Roy Paci: "Zelig è un premio ma non farò solo la spalla"

Il suo hit "Toda joia, toda beleza" sarà la sigla dello show televisivo di Canale 5. Il trombettista racconta la sua storia tra provocazione e jazz: suonerò con Tom Waits

Roy Paci: "Zelig è un premio ma non farò solo la spalla"

Milano - Suona la tromba con l’energia di chi sta guidando una carica del settimo cavalleggeri, è istrione e provocatore, talentuoso e vulcanico, personaggio e al tempo stesso antidivo. È ovvio che Roy Paci - con i suoi Aretuska - sarebbe arrivato in alto. Mescolando jazz, swing, ska folk di tutte le latitudini (la cosiddetta «patchanka») ha conquistato mezzo mondo e il singolo Toda Joia Toda Beleza è uno dei megatormentoni dell’estate. Tanto che ora diventerà sigla di Zelig, lo show in cui Paci acquista un ruolo sempre più carismatico. «Nella nuova stagione sarò direttore musicale della trasmissione - racconta col suo inconfondibile accento siculo - duetterò con Bisio e la Incontrada ma sia chiaro che io e gli Aretuska non siamo la band di spalla di nessuno. Stiamo arrangiando una serie di belle canzoni anni ’50-’60 da suonare alla nostra maniera».

Molti musicisti in tv perdono la strada.
«Accade a quelli che sono insicuri e non sanno bene cosa voglion fare nella vita. A noi non può accadere, viviamo per i concerti, e siamo conosciuti in tutta Europa per questo, anche al Festival di Glastonbury dove ci sono centinaia di gruppi rock. Per noi il 70 per cento dei programmi tv si potrebbe tranquillamente eliminare. Ci siamo fatti coinvolgere da Zelig perché non snatura la nostra essenza. E poi come si fa a dire di no ad artisti giganteschi come Gino & Michele, Bisio».

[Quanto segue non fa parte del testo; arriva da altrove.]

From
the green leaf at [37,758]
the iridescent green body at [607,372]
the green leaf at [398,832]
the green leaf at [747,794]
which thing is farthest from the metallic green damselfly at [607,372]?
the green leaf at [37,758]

Prima è andato da Chiambretti.
«Anche lui è ironico, giocoso, provocatorio come me».

In lei c’è un misto di Louis Jordan e Carosone.
«Sì, sono i miei miti, il jazz swingante e gli atteggiamenti clowneschi di Jordan e la modernità unita alla tradizione di Carosone. Un’altra influenza fondamentale è quella di papà, che ad Augusta e dintorni suonava sax tenore e tromba in un’orchestra che ci dava dentro con twist, limbo, geghegè. Sono nato nella banda del paese ma poi sono scappato in Sudamerica».

Non deve essere stato facile in Sicilia.
«Nei primi anni Ottanta in paese pensavano fossi un drogato o un alcolizzato; ora che sono noto mi chiamano il “maestro eccentrico”, ma io sono molto legato alla mia terra».

Una delle vostre gag è il look modello mafioso.
«È un gioco, una provocazione per dire che noi siamo la “mafia” contro ogni tipo di mafia».

Poi avete arricchito il jazz con suoni coloriti e sudamericani.
«Grazie all’incontro con Manu Chao con cui lavoriamo da 8 anni. È un maestro di vita perché ha insegnato a tutti come l’artista debba essere onesto, umile e antistar. Se non fossi così smetterei di stare nel mondo dello spettacolo».

Così giocando su suoni allegri e testo impegnato Toda joia toda beleza è diventato uno dei tormentoni dell’estate.
«Già, noi siamo giocherelloni, amiamo divertirci ma anche provocare. I nostri brani mostrano le cose viste da un punto di vista differente. Certo in Toda joia la gente bada soprattutto alla solarità del ritmo, ma speriamo che a qualcuno arrivi anche il senso delle parole, piuttosto crude, di Manu Chao».

Se si apre il suo sito si vede una figura che suona un melanconico assolo di tromba in una strada buia davanti al Trinacria Club...
«È il mio simbolo, il mio Notturno ionico in una imprecisata strada tra New York e la Sicilia».

Nel vostro cd SuoNoGlobal ci sono Negrita, Caparezza

ecc. con chi le piacerebbe lavorare?
«Il sogno è quello di incrociare le strade del nostro sud con quelle maledette di Tom Waits. Abbiamo dei contatti e speriamo di realizzare qualcosa insieme molto presto».